X360A Review: Assassin's Creed III: The Tyranny of King Washington - The Infamy
Written Tuesday, February 19, 2013 By Richard WalkerView author's profile
Remember that old Saturday morning cartoon, Brave Starr? Eyes of a hawk, speed of a puma, strength of a bear, ears of a wolf? Sure you do. Whether you do or you don't remember Brave Starr, we're willing to bet that someone, somewhere at Ubisoft Quebec definitely does, because it's those same kind of animal powers that are at the core of Assassin's Creed III: The Tyranny of King Washington.
For the uninitiated, The Tyranny of King Washington is a three-episode DLC that abandons the established Assassin's Creed III timeline in favour of an alternate reality in which George Washington acquires the ubiquitous Apple of Eden, becomes corrupted by the glowing orb of power, and is driven mad by said power. As a result, he crowns himself king, goes around burning villages and oppressing the people. He's not the American icon we all know and love. He's actually a bit of a shit.

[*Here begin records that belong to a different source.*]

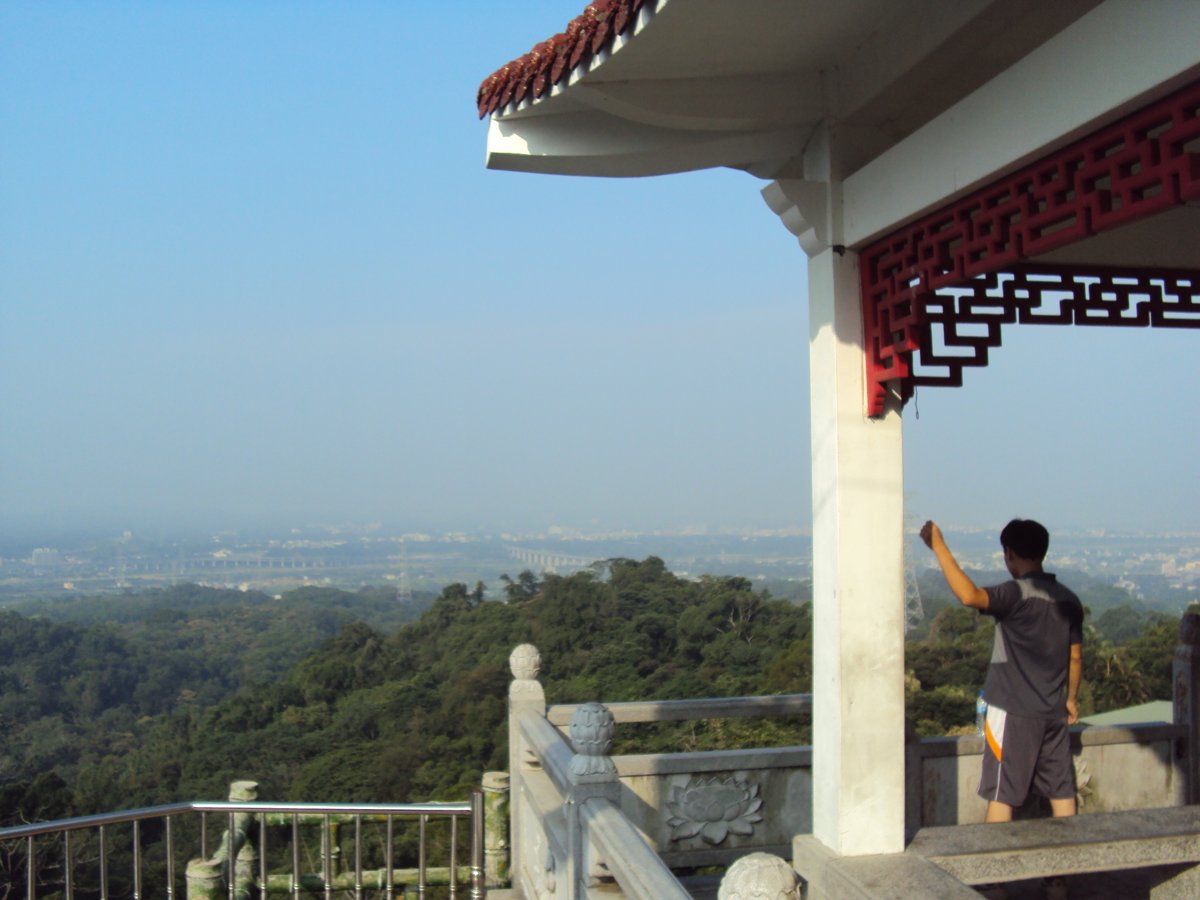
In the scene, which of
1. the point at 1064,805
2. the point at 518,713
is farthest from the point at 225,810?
the point at 1064,805

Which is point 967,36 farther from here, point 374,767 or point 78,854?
point 374,767

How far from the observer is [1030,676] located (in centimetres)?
385

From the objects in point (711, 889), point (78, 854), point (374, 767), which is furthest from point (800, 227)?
point (374, 767)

With episode one, entitled 'The Infamy', we find Connor – known only by his original Native American name of Ratonhnhaké:ton – waking up in the Frontier, where all is not what it seems. “This is all wrong,” he exclaims in worried tones, before venturing to his home village to talk with the Clan Mother. It soon becomes clear that Connor - dressed in his badass wolfskin – needs to acquire powers to take on Washington, after surviving an altercation with the big cheese. Getting past that Apple won't be easy, but there's power to be gained from the virgin boughs of the Great Willow tree.
And so, Connor sets about acquiring said boughs to get himself juiced up for the fight that awaits him, starting with the Wolf Cloak and the faithful wolf pack that you can summon to help you take down multiple foes. By the end of the three-episode story arc, Ratonhnhaké:ton will have acquired the Power of the Eagle and Power of the Bear to complement his wolf powers, but episode one is designed purely with the Wolf Cloak in mind, and so you can't retroactively go back to it with your full set of powers. Yet even with this single power, the way in which you approach playing Assassin's Creed III is altered somewhat, as the cloak enables you to render Ratonhnhaké:ton invisible for as long as his health meter will allow (it runs down as you use your powers, but replenishes almost instantly when you turn them off).

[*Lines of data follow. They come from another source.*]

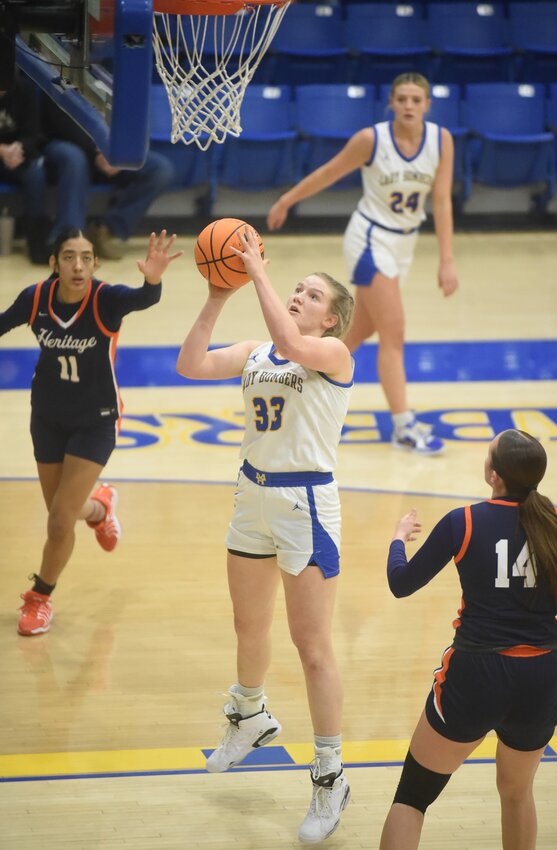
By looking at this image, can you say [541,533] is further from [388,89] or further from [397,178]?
[388,89]

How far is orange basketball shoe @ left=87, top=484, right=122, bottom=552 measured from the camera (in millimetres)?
5914

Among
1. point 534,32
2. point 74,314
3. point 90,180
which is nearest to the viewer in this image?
point 74,314

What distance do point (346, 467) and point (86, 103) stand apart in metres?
3.75

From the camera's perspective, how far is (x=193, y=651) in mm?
5246

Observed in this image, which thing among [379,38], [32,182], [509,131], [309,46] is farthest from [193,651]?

Summoning your wolf pack works exactly in the same way as calling in your brotherhood of assassins, conjuring invisible wolves from the spirit world to rip out the throats of your enemies, it's all part of Connor's repertoire in The Infamy, proving to be invaluable tools as you zero in on Washington and his cronies, who also happen to be recognisable, high-profile faces from the annals of American history.
For the most part, The Infamy is familiar Assassin's Creed fare, with an eavesdrop mission chucked in, some stabby fighting action to engage in and more than a bit of stealth for you to flex your new powers. You can still attempt to 100% sync each mission, and there's still a portion of the game's open-world to explore. For The Infamy, you're given half of the Frontier to roam, with key locations dotted around the map transformed by King Washington's cruel and oppressive reign. There are starving people begging for food who you can feed with animal meat from your hunts, civilians to rescue and convoys carrying prisoners to intercept. These are the side missions you can tackle between the DLC's story chapters, and there's a fair few new activities to complete.
For those wanting a little more insight to the narrative, there's a also a few memory fragments to unearth that when pieced together, provide a video that sheds a bit more light on the nature of the alternate reality in which Connor finds himself. In this first episode, you'll discover that there's apparently more to it all than meets the eye, driving you forward through the story while offering a few tantalising hints at what we're hoping will be a killer twist in the tale. Of course, we won't really know how it all pans out until the final episode.
From a narrative perspective, you'll find that as the first episode, The Infamy does a lot of setting up the alternate reality, getting you up to speed with what's happened to America since the Revolution ended, so don't expect any major payoffs until the later episodes. Yet as a first episode, The Infamy does a fine job in making you want more, while providing enough to satisfy your desire for more single-player Assassin's Creed III. Credit has to go to Ubisoft too for trying something a little different, with the powers providing new gameplay opportunities that you simply wouldn't find in the main game itself.
As a single-player DLC, the first episode of Assassin's Creed III: The Tyranny of King Washington ticks all of the right boxes, providing more open-world exploration, plenty of combat, some new and exciting gameplay mechanics, and an intriguing set of story events that lead up to an inevitable cliffhanger ahead of episode two. Be warned: if you play through and finish episode one, you'll definitely want to see it all through to the end. And this version of Ratonhnhake:ton is an imposing badass in his wolfskin duds and war paint. With all these ingredients, The Infamy proves to be an interesting and enjoyable chunk of DLC, and one well worth checking out.